Mon 25 May 2026,
Premise:
I came across a video discussing the new Bun.image. How the developers at Bun gave it native Image support that was 'Blazing fast'.
This lead me to wonder just how much more performant bun was at regular http server as compared to NodeJS.
I am a software developer with 4 years of experience mainly at creating Node services. I feel safe to say that I have good understanding of Node's architecture, its limits and production capabilities when handling high throughput network I/O
However, I am still very new to Bun, So, I decided to make this simple benchmark, where I run a simple http server in Node, Bun and GO.
GO is just a control here. Given the bare-metal nature of Go, I thought it would be a good control, and help me understand how much bloat do Node and bun carry, within their V8/JSC and libuv/zig.
The Cloud-Native Battle Royale: Node vs.

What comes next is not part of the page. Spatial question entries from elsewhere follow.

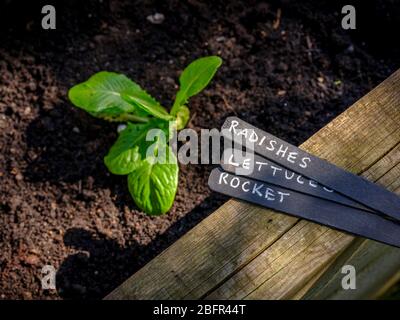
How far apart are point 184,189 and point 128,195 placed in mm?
231

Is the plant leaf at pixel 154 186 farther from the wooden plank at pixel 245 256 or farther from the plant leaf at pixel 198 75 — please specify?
the wooden plank at pixel 245 256

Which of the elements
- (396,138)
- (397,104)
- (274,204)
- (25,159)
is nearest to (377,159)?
(396,138)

Bun vs. Go
From Localhost to Cloud Reality—Tracking the Bottlenecks Step-by-Step.
Its easy to confuse localhost performance to that of hosted environments. You run a quick hello-world benchmark on localhost, watch Bun or Node spit out massive numbers inside your laptop's RAM, and declare your favorite runtime the undisputed king of speed.
But localhost is a lie. Inside RAM, you aren't testing software architecture—you're testing how fast your CPU can copy strings across a local memory bus.

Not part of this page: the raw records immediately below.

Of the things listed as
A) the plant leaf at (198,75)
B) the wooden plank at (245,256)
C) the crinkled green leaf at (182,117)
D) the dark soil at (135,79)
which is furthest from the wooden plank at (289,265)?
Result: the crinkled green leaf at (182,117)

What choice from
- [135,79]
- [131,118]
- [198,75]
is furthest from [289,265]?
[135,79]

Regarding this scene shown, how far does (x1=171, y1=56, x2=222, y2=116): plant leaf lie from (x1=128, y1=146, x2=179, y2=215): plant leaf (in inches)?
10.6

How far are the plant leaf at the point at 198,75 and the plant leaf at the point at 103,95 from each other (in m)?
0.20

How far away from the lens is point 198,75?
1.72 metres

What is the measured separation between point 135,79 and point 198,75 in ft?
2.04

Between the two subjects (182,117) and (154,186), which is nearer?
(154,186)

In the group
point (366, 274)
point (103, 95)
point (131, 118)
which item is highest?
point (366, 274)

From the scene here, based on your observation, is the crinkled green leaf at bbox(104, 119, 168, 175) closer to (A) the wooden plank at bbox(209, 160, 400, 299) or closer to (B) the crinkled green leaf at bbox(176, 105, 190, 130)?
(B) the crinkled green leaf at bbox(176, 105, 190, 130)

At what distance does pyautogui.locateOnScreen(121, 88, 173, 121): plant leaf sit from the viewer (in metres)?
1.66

To uncover the some of the production truth, I will be comparing three popular backend stacks, sandboxed them strictly inside Docker, and ran them through controlled configs:
from local memory buses,
over an encrypted Wi-Fi mesh network,
and finally unchained onto enterprise-grade Linux cloud hardware.

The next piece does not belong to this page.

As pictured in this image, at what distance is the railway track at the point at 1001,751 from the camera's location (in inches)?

Node, Bun and Go all will be running default out of the box http servers. They will handle incoming traffic on /json and return a simple json response.
{ message: 'Hello from ${Node/ Bun/ Go}' }
Phase 1: The Localhost Baseline
Our journey started on a local Windows development machine. We pinned our containers to a single core, scaled up to 4 cores using standard single-threaded configurations, and finally introduced clustering.
Phase 1 Ledger: Local Memory Performance
| Benchmark Phase | Node.js | Bun | Go (Optimized Raw Bytes) |
|---|---|---|---|
| 1 CPU Core Baseline | ~14,000 RPS | ~28,000 RPS | ~29,000 RPS |
| 4 CPU Cores (No Cluster) | ~16,000 RPS (Stuck) | ~30,000 RPS (Stuck) | ~115,000 RPS 🚀 |
| 4 CPU Cores (Clustered) | ~110,000 RPS | ~170,000 RPS 🏆 | N/A (Go handles natively) |
The Localhost Plot Twist
- The Single-Threaded Wall: In the 4-core run with no clustering, Node and Bun completely stalled. Because JavaScript is single-threaded, they could only ever utilize 100% of a single core, leaving the other 3 cores sitting completely idle. Meanwhile, Go's native scheduler effortlessly utilized the available hardware, scaling to 115,000 RPS out of the box.
-
The Clustered Beast: The moment we turned on Node's
clustermodule and spawned 4 parallel instances of Bun, the JavaScript engines woke up. Bun rocketed to a staggering 170,000 RPS over local memory. On paper, it looked completely untouchable.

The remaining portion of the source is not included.